Live Session
Doctoral Symposium
Doctoral Symposium
Towards Symbiotic Recommendations: Leveraging LLMs for Conversational Recommendation Systems
Alessandro Petruzzelli (University of Bari Aldo Moro)
Abstract
Traditional recommender systems (RSs) generate suggestions by relying on user preferences and item characteristics. However, they do not to properly involve the user in the decision-making process. This gap is particularly evident in Conversational Recommender Systems (CRSs), where existing methods struggle to facilitate meaningful dialogue and dynamic user interactions. To address this limitation, in my Ph.D. project I will ground on the principles of Symbiotic AI (SAI) to propose a novel approach for CRS. Rather than treating users as passive recipients, this approach aims to engage them in an adaptive dialogue based on their preferences, previous interactions, and personal characteristics, thus fostering collaborative decision-making.
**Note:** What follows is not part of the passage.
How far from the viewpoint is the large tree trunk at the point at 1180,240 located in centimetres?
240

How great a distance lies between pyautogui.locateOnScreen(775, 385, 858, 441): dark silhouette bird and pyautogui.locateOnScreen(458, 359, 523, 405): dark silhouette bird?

To achieve this objective, my research unfolds in three phases. First, I will adapt Large Language Models (LLMs) to effectively handle recommendation tasks in a number of different domains, by also introducing knowledge injection techniques. Second, I will develop a CRS that not only provides accurate recommendations but also offers natural language explanations and responds to user queries, thereby promoting transparency and building user trust. Finally, I will consider users’ personal characteristics to personalize the CRS’s response strategy, ensuring adaptive and effective communication in line with SAI principles.